According to Jenkins millions of women have lived in the past few of them appear in history, that is, in history texts. Women, to use a phrase, have been 'hidden from history', that is, systematically excluded from most historians' accounts. Accordingly feminists are now engaged in the task of 'writing women back into history'.
Women’s history challenges traditional history it aids history by challenging historical conventions insists on new approaches and demands new answers. The theory behind history has been pushed in new directions structuring principle fundaments to all historical analysis, which came from the growing awareness during the 1980s.
The change of feminist thinking as feminist historians were in tent on finding a useable past that had limitations it was set out to find the ‘herstory’ in opposition to mainstream history but according to Tosh made it unclear to actually see ways in which they could change traditional history and because of this it became unclear whether women’s history would become one among many of the strands in the women’s liberation movement, or transforming the dimensions of traditional history. Women’s history developed from this prospective during the 1980s and 1990s to what it is today Tosh states three main aspects that characterized the way for comprehensive historical theory firstly women are no longer seen as a undifferentiated social category, secondly the notion of a uniform and constant oppression by men (in the form of patriarchy) and thirdly women’s history has increasingly taken the history of men within its scope. Meaning that men are considered more in historical terms and is now a matter of investigation instead of just being taken for granted.

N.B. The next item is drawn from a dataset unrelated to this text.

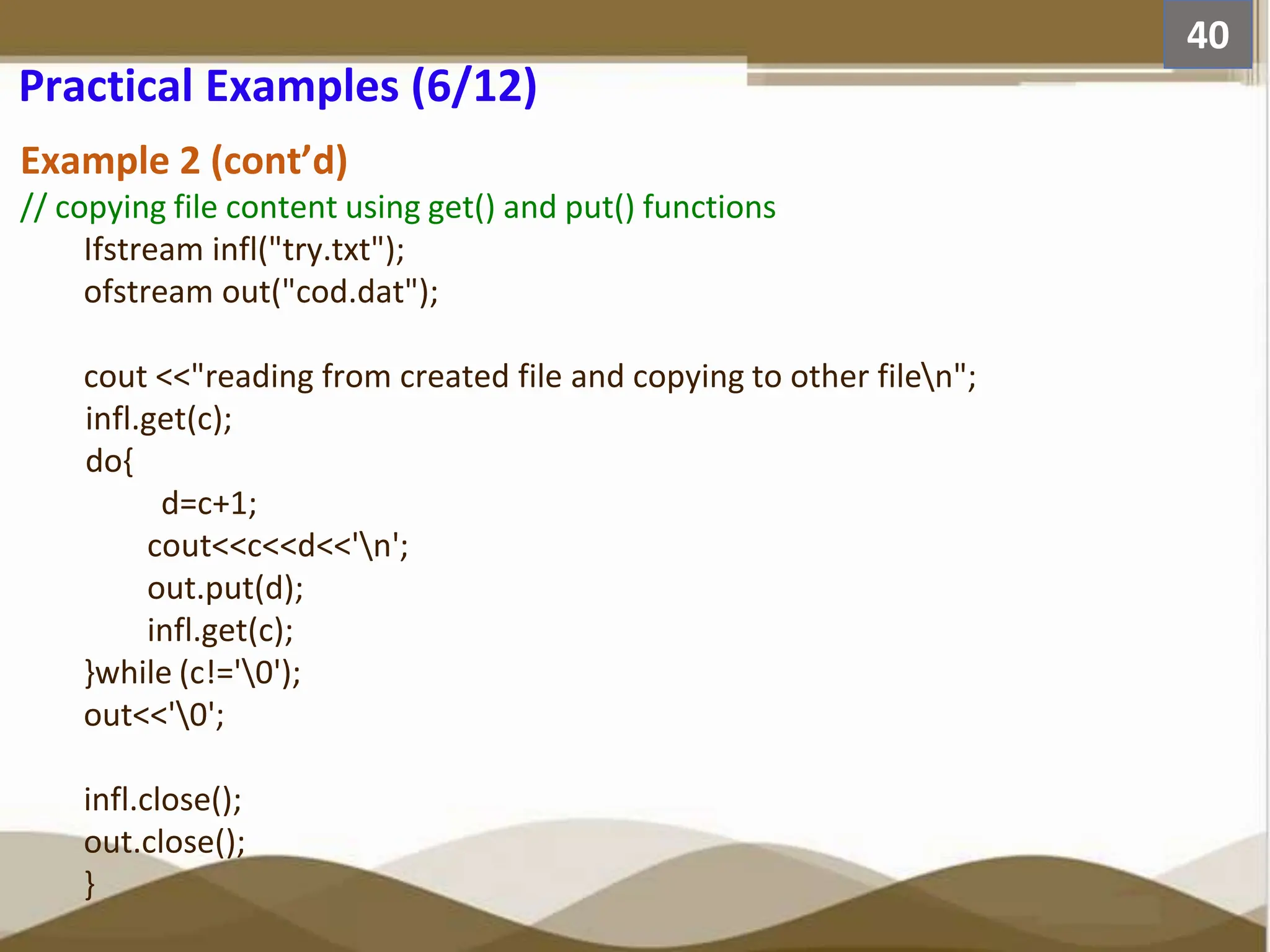 Example 2 (cont’d) // copying file content using get() and put() functions Ifstream infl("try.txt"); ofstream out("cod.dat"); cout <<"reading from created file and copying to other filen"; infl.get(c); do{ d=c+1; cout<<c<<d<<'n'; out.put(d); infl.get(c); }while (c!='0'); out<<'0'; infl.close(); out.close(); } 40 Practical Examples (6/12)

It is fairly clear what feminism opposes in history. They oppose the oppression of women by men and the resulting inequality of the sexes. Despite the differences between various feminist perspectives most feminists welcome the reforms of the equality legislation package and the birth of women’s history. Women appear to be more empowered than in the recent past in establishing a firm past. Women’s history is the other half of traditional history that enables generations to view and be taught a more richer and fresher history that may one day be looked upon as a divided section of a new combined whole history that was once as unjust as slavery and apartheid.